TEXTE DE LA PAGE:
☆ ☆ ☆ ☆
D’autres que lui auraient sans doute jeté l’éponge, tant le mal était profond. Mais, taillé dans le roc, têtu et obstiné, il relève le défi. En travaillant, notamment, ses approches afin de limiter le nombre de coups sur les greens. D’une précision diabolique, Langer devient le roi du pitching wedge et du sandwedge. A moins de cent mètres du trou, il colle systématiquement – ou presque – les balles au drapeau. A tout prendre, il préfère même se retrouver dans un bunker profond  plutôt qu’à deux mètres du trou, histoire de ne pas devoir sortir son putter du sac !

Au fil des ans, Langer se fait néanmoins un devoir de travailler son putting. Il  « invente » de nouveaux grips pour mieux maîtriser ses coups. Et il est l’un des premiers à utiliser, en 1996, des putters de grande dimension. A l’arrivée, il solutionne partiellement son problème, affichant même de belles statistiques dans ce secteur clé du jeu. Eureka !

 

Le cru 1985

L’Amérique entière se souvient encore de sa remontée fantastique lors du Masters de 1985. Devancé par Curtis Strange, Ray Floyd et Severiano Ballesteros au neuvième trou du dernier tour, l’Allemand signe un retour magique et collectionne les birdies pour s’imposer avec deux coups d’avance sur ses trois rivaux.

Tout au long du tournoi, il a putté avec ses mains croisées à moins de 6 mètres du trou et avec un grip classique pour les putts plus longs. Toujours cette inventivité! «1985 fut sans doute la meilleure saison de ma carrière. Je découvrais le circuit américain et tout me réussissait. Ma victoire au Masters servit de véritable déclic. Dans la foulée,  j’ai également remporté le Heritage Classic à Hilton Head, le Masters australien, la Casio World Cup au Japon, le Sun City Million Dollar Tournament en Afrique du Sud et deux compétitions en Europe. Au total, j’ai gagné sept tournois sur cinq continents… » se souvient-il.
☆ ☆ ☆ ☆
DOCUMENTS SOURCES:
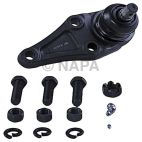 Suspension Ball Joint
☆ ☆ ☆ ☆
ÉNONCÉ: Prolongez le texte sur le golfeur Langer en enchaînant directement après sa dernière phrase.

RÉPONSE PROPOSÉE:
Résultat : lorsqu’en janvier 1986 est publié le premier « Sony World Ranking » nul n’est vraiment  surpris de retrouver l’Allemand sur la plus haute marche du podium.  Premier golfeur de l’histoire à hériter du titre de numéro un mondial : voilà qui compte sur une carte de visite…

La conquête d’une deuxième « green jacket » en 1993 scelle définitivement le statut de héros du joueur allemand. Impérial durant les quatre jours, il  dicte sa loi.  Même l’Américain Chip Beck, longtemps dans sa roue, finit par abdiquer. Clin d’œil de l’histoire : Langer entérine sa victoire en signant, le dimanche, un fabuleux eagle sur le trou n°13 en enquillant un improbable putt en descente. Il ne  pouvait rêver de plus belle réponse à ceux qui mettaient en doute ses talents au putting.

 

Homme de foi

En vérité, Bernhard Langer symbolise, de la plus belle façon, l’essor du golf européen dans les années 80. Avec ses amis Severiano Ballesteros, Ian Woosnam, Nick Faldo, Sandy Lyle et Ian Woosnam, il faisait, bien sûr, partie de l’équipe de Ryder Cup qui offrit à l’Europe son premier sacre sur le parcours du Belfry en 1985. Et avec cette génération flamboyante, il a largement participé ensuite à la vulgarisation du golf dans de nombreux pays.

Son caractère était, certes, moins extraverti que celui de Seve Ballesteros, icône mondiale,  mais son influence fut  néanmoins immense. Posé, réfléchi, il prôna toujours la bonne parole et véhicula sa passion aux quatre coins du monde.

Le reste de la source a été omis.